He turned back to look at Teddy. “I think what we need,” he said, “is a cocktail of heartache.”

“Of what?” said Teddy.

“Heartache,” he said again. “And unless I’m mistaken, you just might have that in spades. Am I wrong?”

Teddy opened his mouth, taken aback, but for some reason the man’s small, sad eyes calmed him. He shut his mouth and lowered his head a little. “No,” he said quietly.

“I see,” said the man. “It is evident that you’re quite tormented. Someone is lost from your life, perhaps never to return.”

Teddy sighed.
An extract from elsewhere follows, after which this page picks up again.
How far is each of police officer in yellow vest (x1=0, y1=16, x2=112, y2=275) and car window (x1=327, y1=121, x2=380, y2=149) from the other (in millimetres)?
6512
And as he sighed the man swooped forward with the shaker and seemed to snatch something out of the air.

“Ah, good. This will serve quite nicely.” He held up the shaker. There at the bottom were several ounces of a very thin, powder-blue, illusory fluid, and for reasons Teddy did not understand the mere sight of it put pangs in his heart. It was the color that filled his head when he was alone on the streets at night, or when he pored over old letters in the early hours of the morning, or clapped a handkerchief to his nose to catch a lingering scent. It was the color of that most painful despair, the most wretched of depressions. He looked away.

“How did you get that?” he asked.

“Oh, most things are very easily gotten,” said the man. “Provided you are looking for them the right way. This is very high quality, you know. I’ve not seen such good heartache in years. Were it a bit purplish we’d know we had something more hysteric and self-indulgent, but this . . . This is pure, and cold.”

Teddy admitted that the color did seem very good.

“Well, now,” said the man. “We shall need to find something to balance out the malty flavor. Then some spice, a sweetener, some bitters, and something to chill it. And then a garnish, of course.” He turned his sad eyes back on Teddy and looked him up and down. “The garnish will be the hardest. It most always is. But it will be such a marvelous cocktail, my dear soul. It will suit this night and you perfectly. I promise it.”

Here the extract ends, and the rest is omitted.